Background: Many statistical comparisons of treatment effects on relapse outcomes in patients with multiple sclerosis (MS) do not use all available relapse information recorded during a study. TRANSFORMS,  a 12-month, randomized, double-blind, phase 3  study, showed the superior efficacy of fingolimod over intramuscular interferon β-1a (IFNβ-1a IM), with respect to relapses and magnetic resonance imaging outcomes, in patients with relapsing–remitting MS (RRMS). Primary analyses used the Cox regression model to identify a reduction in the risk of experiencing a first relapse in patients receiving fingolimod compared with those receiving IFNβ-1a IM. Here, we use multiple relapses to assess time to recurrent confirmed relapse using the proportional means model proposed by Lin, Wei, Yang and Ying (LWYY).
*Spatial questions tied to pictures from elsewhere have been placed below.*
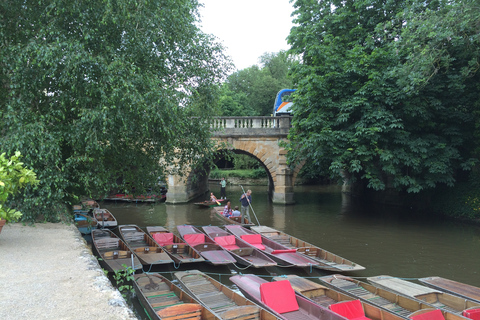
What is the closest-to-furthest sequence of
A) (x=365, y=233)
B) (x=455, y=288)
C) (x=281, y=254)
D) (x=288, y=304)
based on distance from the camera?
(x=288, y=304) < (x=455, y=288) < (x=281, y=254) < (x=365, y=233)

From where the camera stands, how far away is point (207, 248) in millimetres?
8320

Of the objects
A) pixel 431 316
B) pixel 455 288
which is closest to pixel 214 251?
pixel 431 316

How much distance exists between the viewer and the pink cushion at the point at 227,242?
8.74m

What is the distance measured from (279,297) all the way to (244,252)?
2.81 metres

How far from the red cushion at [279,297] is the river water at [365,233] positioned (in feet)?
6.21

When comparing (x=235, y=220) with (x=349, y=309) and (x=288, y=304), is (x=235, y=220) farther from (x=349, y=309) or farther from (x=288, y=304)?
(x=349, y=309)

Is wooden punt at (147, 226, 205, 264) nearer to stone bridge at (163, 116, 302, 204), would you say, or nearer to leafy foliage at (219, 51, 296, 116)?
stone bridge at (163, 116, 302, 204)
Objectives: To analyze further the effects of oral fingolimod (0.5 mg once daily) or IFNβ-1a IM (30 µg weekly) treatment in order to assess alternative methods of analyzing recurrent confirmed relapses in patients with RRMS.
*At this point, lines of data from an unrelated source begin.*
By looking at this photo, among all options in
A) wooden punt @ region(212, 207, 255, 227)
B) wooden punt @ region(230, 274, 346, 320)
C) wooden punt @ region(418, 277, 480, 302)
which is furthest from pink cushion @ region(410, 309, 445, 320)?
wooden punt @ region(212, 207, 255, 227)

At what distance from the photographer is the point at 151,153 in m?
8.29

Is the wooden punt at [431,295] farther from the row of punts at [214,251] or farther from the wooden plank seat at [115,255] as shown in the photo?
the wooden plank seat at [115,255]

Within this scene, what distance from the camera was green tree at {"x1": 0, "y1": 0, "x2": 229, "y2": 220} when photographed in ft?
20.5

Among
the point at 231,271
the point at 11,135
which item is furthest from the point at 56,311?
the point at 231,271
Methods: The LWYY model was employed to assess treatment effect on time to recurrent confirmed relapse. This model is an extension of the proportional hazards model, which accounts for recurrent events within the model using robust variance estimation. Treatment group, number of relapses in the previous 2 years and baseline Expanded Disability Status Scale score are included as covariates.

Results: The Cox regression model prospectively estimated a 49.2% risk reduction (hazard ratio [HR]: 0.51; 95% confidence interval [CI]: 0.38–0.68), whereas the LWYY model estimated a 53.1% risk reduction (HR: 0.47; 95% CI: 0.35–0.62) for patients treated with fingolimod relative to those receiving IFNβ-1a IM, with better accuracy than the Cox regression model.

Conclusions: The additional relapse data accounted for by the LWYY model enables a more robust estimation of the HR for treatment effects, yielding narrower CIs, than the Cox regression model.